2011 July 23 Wenzhou high-speed rail accident.

2011 July 23 Wenzhou high-speed rail accident.

From Liba:

Today’s New York Times headline

The New York Times headline quoted a Weibo [microblog] message: “China, please stop your flying pace, wait for your people, wait for your soul, wait for your morality, wait for your conscience! Don’t let the train run out off track [derail], don’t let the bridges collapse, don’t let the roads become traps, don’t let houses become ruins. Walk slowly, allowing every life to have freedom and dignity. No one should be left behind by our era.”

New York Times screenshot: Train Wreck in China Raises Questions of Safety.

The original has already been deleted, but is reprinted here: This morning, the higher-ups issued directives to CCTV and the media: “Newest requirements regarding Wenzhou accident reporting: 1. Use death and casualty numbers issued by authoritative departments; 2. Reporting should not be too frequent; 3. Report more moving stories, such as people donating blood, taxis drivers not taking fares, etc.; 4. Don’t investigate the cause of the accident, use information issued by authoritative departments; 5. Don’t do reflections or commentary [on the accident/issues].

Comments from Liba:

海蓝深处:

If we say food safety can all be problems with evil or unscrupulous businesses

Then if the railways, trains, highways, the things that are funded by the country like are all like this, how are we expected to continue trusting this government?

幸福素儿:

Reported the feelings in the hearts of 1.3 billion Chinese people.

陆月侬:

Seeing this, I suddenly want to cry.

▶ GIVEN INFORMATION
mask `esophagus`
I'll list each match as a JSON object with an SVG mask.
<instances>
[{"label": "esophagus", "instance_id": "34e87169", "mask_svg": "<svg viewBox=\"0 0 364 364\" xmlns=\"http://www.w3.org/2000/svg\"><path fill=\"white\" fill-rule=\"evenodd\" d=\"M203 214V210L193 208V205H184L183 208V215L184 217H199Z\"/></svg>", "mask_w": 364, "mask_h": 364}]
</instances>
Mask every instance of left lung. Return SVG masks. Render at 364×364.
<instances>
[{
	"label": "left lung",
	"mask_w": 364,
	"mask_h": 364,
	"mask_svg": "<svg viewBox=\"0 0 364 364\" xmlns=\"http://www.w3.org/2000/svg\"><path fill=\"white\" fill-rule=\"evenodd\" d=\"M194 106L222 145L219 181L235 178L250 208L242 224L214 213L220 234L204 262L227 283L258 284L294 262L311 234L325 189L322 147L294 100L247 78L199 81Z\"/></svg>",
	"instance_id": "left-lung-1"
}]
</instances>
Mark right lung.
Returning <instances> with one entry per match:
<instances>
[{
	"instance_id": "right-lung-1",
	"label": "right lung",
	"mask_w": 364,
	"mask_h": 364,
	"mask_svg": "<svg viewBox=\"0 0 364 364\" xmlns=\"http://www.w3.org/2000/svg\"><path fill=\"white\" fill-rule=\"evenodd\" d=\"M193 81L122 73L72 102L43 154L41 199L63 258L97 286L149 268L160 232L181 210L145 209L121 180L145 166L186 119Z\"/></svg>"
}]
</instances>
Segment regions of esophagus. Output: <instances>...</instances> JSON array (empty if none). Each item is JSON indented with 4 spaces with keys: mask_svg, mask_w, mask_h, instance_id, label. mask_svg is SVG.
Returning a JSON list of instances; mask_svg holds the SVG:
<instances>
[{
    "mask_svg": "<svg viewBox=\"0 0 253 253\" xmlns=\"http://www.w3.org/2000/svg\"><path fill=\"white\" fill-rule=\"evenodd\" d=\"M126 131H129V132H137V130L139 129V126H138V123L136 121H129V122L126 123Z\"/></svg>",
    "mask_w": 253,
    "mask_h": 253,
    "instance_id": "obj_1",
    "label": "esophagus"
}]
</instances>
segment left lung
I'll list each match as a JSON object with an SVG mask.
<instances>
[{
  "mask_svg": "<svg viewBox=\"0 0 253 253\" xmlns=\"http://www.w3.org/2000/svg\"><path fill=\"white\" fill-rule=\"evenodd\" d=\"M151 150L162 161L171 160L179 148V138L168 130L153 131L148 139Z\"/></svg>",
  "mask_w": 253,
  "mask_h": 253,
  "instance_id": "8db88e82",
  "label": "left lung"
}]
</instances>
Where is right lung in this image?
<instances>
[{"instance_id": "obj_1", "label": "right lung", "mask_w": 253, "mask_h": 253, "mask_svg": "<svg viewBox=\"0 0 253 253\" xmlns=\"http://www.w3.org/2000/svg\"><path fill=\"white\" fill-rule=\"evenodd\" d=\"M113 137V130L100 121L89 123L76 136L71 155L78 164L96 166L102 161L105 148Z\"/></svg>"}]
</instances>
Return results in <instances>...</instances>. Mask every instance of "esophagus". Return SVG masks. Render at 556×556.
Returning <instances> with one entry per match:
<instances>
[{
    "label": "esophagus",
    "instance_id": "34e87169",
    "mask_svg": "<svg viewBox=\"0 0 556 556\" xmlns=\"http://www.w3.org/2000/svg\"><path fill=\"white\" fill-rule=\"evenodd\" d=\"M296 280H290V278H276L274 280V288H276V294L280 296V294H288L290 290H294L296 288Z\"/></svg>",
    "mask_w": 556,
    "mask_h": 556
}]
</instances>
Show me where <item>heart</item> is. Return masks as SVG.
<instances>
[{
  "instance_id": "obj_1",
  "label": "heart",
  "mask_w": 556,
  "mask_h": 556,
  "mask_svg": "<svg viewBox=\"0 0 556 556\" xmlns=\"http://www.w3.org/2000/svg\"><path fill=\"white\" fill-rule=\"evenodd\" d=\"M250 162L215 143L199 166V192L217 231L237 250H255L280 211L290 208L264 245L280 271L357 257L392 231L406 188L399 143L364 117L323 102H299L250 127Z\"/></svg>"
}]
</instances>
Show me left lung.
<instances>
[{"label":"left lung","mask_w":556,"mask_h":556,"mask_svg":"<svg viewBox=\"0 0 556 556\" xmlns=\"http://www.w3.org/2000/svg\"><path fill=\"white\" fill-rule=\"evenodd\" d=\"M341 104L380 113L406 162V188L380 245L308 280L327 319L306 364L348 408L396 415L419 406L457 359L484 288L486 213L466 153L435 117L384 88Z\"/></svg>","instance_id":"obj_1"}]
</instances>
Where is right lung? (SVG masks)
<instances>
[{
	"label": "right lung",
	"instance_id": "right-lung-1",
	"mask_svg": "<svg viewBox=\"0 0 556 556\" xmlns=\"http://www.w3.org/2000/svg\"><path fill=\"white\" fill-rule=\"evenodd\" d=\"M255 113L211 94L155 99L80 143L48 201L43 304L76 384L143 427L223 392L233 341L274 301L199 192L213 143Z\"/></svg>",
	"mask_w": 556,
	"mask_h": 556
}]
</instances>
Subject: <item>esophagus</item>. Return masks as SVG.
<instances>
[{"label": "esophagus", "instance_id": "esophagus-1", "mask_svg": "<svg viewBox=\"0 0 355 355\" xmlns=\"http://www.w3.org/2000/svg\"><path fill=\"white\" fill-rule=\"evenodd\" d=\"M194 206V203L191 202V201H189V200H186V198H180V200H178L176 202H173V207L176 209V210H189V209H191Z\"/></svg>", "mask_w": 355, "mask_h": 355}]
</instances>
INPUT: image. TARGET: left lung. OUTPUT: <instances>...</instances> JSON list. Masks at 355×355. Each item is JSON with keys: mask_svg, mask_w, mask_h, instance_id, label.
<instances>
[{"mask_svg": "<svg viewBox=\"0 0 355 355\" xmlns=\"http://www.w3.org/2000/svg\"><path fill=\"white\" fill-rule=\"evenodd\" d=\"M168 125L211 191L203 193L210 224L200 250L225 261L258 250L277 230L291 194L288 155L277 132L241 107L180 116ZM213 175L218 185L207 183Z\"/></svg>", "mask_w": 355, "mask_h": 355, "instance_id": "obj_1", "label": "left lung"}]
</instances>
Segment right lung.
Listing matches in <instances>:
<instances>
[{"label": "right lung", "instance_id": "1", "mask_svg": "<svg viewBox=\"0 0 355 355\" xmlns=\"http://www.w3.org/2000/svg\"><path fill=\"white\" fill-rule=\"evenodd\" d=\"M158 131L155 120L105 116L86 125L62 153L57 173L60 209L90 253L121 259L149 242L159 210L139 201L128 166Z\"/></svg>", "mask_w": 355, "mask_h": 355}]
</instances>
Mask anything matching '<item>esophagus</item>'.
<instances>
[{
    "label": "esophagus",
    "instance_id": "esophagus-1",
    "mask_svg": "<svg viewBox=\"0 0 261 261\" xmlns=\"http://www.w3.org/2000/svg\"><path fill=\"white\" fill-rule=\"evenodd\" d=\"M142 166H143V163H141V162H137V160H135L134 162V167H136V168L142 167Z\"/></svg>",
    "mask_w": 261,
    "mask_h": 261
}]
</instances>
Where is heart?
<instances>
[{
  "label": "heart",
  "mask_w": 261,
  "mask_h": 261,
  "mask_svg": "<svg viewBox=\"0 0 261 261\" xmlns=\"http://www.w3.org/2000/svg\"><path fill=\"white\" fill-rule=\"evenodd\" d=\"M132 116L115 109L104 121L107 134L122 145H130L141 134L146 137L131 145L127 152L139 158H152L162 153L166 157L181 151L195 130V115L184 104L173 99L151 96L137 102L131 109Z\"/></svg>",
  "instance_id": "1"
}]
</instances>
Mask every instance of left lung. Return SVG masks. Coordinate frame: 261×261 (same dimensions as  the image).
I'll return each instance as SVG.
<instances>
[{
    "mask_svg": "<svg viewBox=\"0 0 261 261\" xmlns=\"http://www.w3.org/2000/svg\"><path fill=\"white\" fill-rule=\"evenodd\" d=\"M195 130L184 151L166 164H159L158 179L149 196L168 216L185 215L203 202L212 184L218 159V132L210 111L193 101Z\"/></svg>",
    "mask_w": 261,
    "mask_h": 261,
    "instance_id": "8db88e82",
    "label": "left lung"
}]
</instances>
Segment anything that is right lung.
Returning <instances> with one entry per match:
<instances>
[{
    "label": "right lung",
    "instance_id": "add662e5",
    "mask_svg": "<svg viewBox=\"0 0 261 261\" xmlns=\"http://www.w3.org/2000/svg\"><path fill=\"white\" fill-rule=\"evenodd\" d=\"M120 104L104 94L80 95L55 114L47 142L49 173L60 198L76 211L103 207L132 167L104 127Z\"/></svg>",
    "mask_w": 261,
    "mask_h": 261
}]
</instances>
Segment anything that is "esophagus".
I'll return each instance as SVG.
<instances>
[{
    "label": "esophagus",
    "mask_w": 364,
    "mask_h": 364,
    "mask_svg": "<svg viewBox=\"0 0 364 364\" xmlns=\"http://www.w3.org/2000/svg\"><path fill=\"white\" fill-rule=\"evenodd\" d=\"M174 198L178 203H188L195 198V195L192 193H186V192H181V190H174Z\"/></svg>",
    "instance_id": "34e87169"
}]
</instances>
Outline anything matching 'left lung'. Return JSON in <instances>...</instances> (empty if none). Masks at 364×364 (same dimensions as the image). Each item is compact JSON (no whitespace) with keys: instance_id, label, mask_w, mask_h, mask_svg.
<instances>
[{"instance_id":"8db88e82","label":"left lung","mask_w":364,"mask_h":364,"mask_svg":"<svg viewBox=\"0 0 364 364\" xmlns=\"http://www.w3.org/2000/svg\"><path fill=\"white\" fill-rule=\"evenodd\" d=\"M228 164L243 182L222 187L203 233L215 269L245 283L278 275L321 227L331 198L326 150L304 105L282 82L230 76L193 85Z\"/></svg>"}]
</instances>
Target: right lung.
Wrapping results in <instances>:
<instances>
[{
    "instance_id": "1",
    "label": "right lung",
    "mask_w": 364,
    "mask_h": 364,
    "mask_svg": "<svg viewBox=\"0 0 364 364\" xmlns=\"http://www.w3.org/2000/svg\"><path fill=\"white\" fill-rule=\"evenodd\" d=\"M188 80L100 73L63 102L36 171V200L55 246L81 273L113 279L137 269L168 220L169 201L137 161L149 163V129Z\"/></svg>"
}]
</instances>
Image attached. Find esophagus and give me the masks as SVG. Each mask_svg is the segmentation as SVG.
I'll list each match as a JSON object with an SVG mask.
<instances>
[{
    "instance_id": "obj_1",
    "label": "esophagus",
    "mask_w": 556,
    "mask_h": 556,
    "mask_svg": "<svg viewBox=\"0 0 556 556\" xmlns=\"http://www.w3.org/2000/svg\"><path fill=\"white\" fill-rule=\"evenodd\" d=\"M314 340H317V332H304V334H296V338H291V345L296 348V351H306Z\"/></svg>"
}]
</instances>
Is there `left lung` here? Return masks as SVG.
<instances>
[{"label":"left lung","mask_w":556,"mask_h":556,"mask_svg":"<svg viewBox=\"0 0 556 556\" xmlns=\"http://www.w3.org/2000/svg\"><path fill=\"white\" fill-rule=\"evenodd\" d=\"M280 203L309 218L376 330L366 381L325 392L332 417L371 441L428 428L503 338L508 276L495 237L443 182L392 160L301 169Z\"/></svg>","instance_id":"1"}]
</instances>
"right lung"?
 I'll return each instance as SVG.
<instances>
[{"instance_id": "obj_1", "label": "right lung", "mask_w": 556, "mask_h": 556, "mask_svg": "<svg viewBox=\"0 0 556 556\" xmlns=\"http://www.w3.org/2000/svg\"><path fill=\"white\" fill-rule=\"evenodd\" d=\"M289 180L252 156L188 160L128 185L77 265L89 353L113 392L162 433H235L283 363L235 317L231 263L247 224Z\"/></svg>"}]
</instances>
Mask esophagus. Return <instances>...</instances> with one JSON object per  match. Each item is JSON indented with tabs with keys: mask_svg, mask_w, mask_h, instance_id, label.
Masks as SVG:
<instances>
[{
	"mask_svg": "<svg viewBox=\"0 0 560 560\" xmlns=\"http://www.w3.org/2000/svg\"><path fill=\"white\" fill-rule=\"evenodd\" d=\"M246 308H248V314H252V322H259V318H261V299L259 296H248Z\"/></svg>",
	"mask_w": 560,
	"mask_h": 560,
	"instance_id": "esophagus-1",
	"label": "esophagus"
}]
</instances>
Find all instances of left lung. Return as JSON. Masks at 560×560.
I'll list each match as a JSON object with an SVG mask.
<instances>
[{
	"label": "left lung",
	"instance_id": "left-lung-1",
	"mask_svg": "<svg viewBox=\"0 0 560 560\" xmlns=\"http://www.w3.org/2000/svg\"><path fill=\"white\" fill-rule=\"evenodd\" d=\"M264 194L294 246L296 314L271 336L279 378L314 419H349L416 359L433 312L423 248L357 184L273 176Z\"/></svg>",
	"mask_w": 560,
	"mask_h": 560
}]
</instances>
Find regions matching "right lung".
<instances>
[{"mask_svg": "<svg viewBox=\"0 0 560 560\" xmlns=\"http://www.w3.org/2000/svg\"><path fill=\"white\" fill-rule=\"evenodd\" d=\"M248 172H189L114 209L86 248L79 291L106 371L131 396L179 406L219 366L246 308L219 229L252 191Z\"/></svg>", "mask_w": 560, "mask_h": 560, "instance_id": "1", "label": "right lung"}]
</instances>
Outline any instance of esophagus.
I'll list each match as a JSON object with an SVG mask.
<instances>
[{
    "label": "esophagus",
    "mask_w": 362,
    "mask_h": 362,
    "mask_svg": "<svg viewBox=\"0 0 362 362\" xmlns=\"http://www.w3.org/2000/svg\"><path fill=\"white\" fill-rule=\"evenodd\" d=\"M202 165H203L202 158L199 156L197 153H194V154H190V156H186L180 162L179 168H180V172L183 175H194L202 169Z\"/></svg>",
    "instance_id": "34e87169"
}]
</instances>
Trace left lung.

▶ WHAT YOU NEED TO DO
In the rail accident text, what headline does the New York Times screenshot show? The material comes from a different source than the rail accident text.

▶ WRITTEN SOLUTION
"Train Wreck in China Raises Questions of Safety."